Sales leaders often face challenges in effectively prioritizing accounts, adapting messaging to specific account contexts, and adjusting their focus as contexts evolve. The difficulty lies in analyzing vast amounts of constantly changing data to determine clear prioritization and tailor messaging to various types of healthcare professionals and their organizations. This information plays a crucial role in guiding sales representatives on who to engage with and how to approach them.
Contextualizing AI from the perspective of the Field Rep
Taking a socio-technical perspective, developing human skills is vital in today’s fast-paced world. Continuous training, including understanding AI, using new technologies for information and communication, opens doors for organizational growth, new ways to reach customers, and overall business expansion.
When adequately developed for prospective applications, computational models have the potential to produce tangible savings of time and money by systematically improving efficiency, be that in the sales representative’s engagement with the physicians or pharmacists, or the medical science liaison’s engagement with a specialist.
There isn’t an industry that will be left untouched by AI, therefore as artificial intelligence informs more decisions, companies’ AI systems must be understood by Field Reps and those affected by AI use.
Explainable AI can be split across three main categories:
- Explainable data: What data was used to train the model and why?
- Explainable Predictions: What features and weights were used for this particular prediction?
- Explainable Algorithms: What are the individual layers and the threshold used for a prediction?
Unlocking Ongoing Impact: How Life Sciences Organizations Embrace Agile AI Strategies for Growth
To ensure ongoing impact, life sciences organizations must align key AI-enabled use cases and organize delivery efficiently by identifying core requirements, potential synergies, and gaps in cross-cutting roadmaps. Given the speed of development in the technology industry, the traditionalist pharma mindset must shift from long-term cycles to a focus on quarterly value releases (QVRs), delivering measurable value after each quarterly sprint (e.g., AI-enablement of a scientific process).

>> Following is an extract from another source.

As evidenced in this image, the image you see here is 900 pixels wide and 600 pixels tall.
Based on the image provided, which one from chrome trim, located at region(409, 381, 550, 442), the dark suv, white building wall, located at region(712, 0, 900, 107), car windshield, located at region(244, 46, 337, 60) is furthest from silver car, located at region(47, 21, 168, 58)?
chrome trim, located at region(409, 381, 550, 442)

By continuously reprioritize based on organizational needs and allowing for efficient development of AI use cases by prioritizing data ingestion and team capacity, life sciences organizations will be able to deploy mission-critical assets as necessary. See here further details on a case study from McKinsey on AI in biopharma research.

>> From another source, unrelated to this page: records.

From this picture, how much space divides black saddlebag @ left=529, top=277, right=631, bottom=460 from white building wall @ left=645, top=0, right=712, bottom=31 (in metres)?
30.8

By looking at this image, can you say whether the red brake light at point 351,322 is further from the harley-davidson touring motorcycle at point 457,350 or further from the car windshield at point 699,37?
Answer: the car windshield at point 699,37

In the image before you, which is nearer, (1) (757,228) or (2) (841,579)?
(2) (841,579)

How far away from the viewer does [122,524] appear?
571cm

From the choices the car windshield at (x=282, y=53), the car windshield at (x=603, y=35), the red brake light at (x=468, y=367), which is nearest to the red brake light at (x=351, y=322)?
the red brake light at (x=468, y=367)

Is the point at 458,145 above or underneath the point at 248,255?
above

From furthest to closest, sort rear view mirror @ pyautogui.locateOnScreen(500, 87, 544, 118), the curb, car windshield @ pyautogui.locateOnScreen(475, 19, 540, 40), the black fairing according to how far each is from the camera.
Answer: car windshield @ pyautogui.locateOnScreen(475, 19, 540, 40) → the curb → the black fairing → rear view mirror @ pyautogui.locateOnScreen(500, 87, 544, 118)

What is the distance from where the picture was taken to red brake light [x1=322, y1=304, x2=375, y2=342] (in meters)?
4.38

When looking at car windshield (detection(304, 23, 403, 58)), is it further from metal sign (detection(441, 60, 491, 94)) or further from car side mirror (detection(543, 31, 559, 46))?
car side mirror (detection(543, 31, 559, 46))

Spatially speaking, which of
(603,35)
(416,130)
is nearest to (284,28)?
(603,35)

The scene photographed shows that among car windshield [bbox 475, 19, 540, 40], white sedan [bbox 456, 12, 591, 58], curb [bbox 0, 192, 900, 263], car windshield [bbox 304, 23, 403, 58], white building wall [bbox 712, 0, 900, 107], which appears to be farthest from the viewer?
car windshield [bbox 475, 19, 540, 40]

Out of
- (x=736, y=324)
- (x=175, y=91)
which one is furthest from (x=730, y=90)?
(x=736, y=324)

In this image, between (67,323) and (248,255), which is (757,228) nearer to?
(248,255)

Technology is all but a tool
In conclusion, contextualization is the paramount endeavor when integrating a new technology into diverse ecosystems. The daunting challenge lies in defining the suitable context for a model to deliver dependable answers. The approach of engagement and AI usage significantly changes from a clinical perspective to a commercial model, however the objective must remain aligned to understandability and ease of use. In the end, technology is all but a tool.